EXERCISE:
For the records below, say how many lines contain the string "name". Give no other text.

[Collected data entries]

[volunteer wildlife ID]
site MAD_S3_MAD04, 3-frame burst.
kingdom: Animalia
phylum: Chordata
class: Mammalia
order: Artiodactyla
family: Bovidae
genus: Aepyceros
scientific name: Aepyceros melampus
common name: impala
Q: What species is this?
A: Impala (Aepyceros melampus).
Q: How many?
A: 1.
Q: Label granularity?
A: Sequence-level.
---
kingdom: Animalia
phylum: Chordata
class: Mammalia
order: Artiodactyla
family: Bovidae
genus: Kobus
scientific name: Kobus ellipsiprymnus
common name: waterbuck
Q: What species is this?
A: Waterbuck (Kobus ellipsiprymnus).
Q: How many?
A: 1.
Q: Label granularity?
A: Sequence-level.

OUTPUT:
4